BJT as a switch: why the third resistor?

bjt switch circuit

I have an IC device which provides a pin in order to decide if turn the device ON or OFF. If the pin is HIGH, the device is OFF, otherwise is ON. Actually, the device pin is internally pulled-up at Vcc (equal to 3.8V) via a resistor R2 (equal to 47K) and if you would like to turn ON the device you have only to connect that pin to ground. I would like to remote control the turning ON/OFF, thus a BJT switch is needed.

Assume to not consider R3 (R3 = inf) in the figure below.
To decide how large should be R1, I made in this way:
The current which passes in the transistor from C to E (Ice) is about Vcc/R2 since Vce is about zero when the BJT is closed. By reading from the BJT datasheet the range of hfe (hybrid parameter), I considered the hfe minimum in order to estimate the maximum base current (Ib) needed to let BJT working at the desired Ice. In practice, to be further sure, I considered an high value for Ib: two or three times that calculated. Then, R1 is given by Vin/Ib.

Now, why does the IC device HW guide suggest me to use a BJT switch putting another resistor (R3) between C and E as weel? In a practical example, the guide says both R1 and R3 are equal to 47K in case of Vin=3 to 5 Volt. Let consider hfe = 200 to 450 and Vbe = 0.77 Volt.


Thx
N.

bjt switching circuit

R3 is used to turn ensure the BJT is turned off and to help reduce the likelihood of the transistor being incorrectly triggered by noise or similar event.

Furthermore, it is often useful to have a Base emitter resistor included on discrete component layouts, that way you can use the voltage divider input to further influence turn on / turn off characteristics of the transistor.

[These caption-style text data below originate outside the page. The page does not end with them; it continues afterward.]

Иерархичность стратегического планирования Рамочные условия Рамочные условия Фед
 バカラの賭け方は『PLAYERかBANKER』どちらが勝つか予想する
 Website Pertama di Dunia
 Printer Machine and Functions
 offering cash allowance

Experience tells me to not omit R3 in common emitter designs. This concept also applies to PNP transistors - where I find a Base Emitter resistor often a good idea.

oddbudman

application of bjt as a switch

if your circuit work fully as switch, i think R3 not needed. May be R3 used for limitting the base current and the feature is optional.

bipolar transistor switch

Thank you for your reply.
First of all, I wanna say R3 should be useful in case of using BJT as a switch as well, since lots of application notes suggest it and even many BJTs switch transistors are sold with an embedded R3 resistor.
That said, I have not understood yet the question very deeply:
1) If I consider R2=R3 and make the Thevenin equivalent at node B, it results Vin_Thevenin = Vin/2 and R_Thevenin = R2/2=R3/2. This means the Ib current should be the same. So, I have done some simulations but I have seen the Ib current in case of presence of R3 is smaller than in case of omitting R3! Why is it?
2) You say the BJT with presence of R3 is more robust in term of noise. Do you mean about noise on gnd? I only can imagine that in case of noise, the presence of R3 let the base voltage increase faster than not, and then avoid the turn-off of the transistor. Is it right? if not, in which terms did you mean that?
3) Still I cannot understand how the turn-on/off of BJT could be influenced by R3...
By simulating, I only have seen that in case of R2=47K and R3=inf the times taken by BJT to turn-on and to turn off are quite different; while in case of R2=R3=47K the times become more similar to each other.
4) Why is generally used R2=R3?

As you can see, I still have a lot of issue to address!
Thank you in advance.


N.

switch+bjt+circuit

1) With R3, Base current is lower because the total current through R1 now needs to travel through both R3 and the BE junction of the BJT.

2) Sometimes when you design a PCB, you will have some problems with voltage levels - often unexpectedly.

Say for instance you have a switching device such as a DCC regulator nearby your example transistor circuit. Such a device emits disruption onto the pcb (caused by high current switching). This coupled with high impedance terminations to transistor circuits like your example can often cause problems, as voltage can often appear across the high impedance terminations, causing transistors to turn on. Without R3 noise current through R1 can only make it to GND through the transistors base. This current can turn on the transistor

By putting R3 on the circuit you can have more control over the transistor. Sure it will work without it. But on all of my designs I have learned to put one there, its good practice. The PCB environment is much more complex than a simulator.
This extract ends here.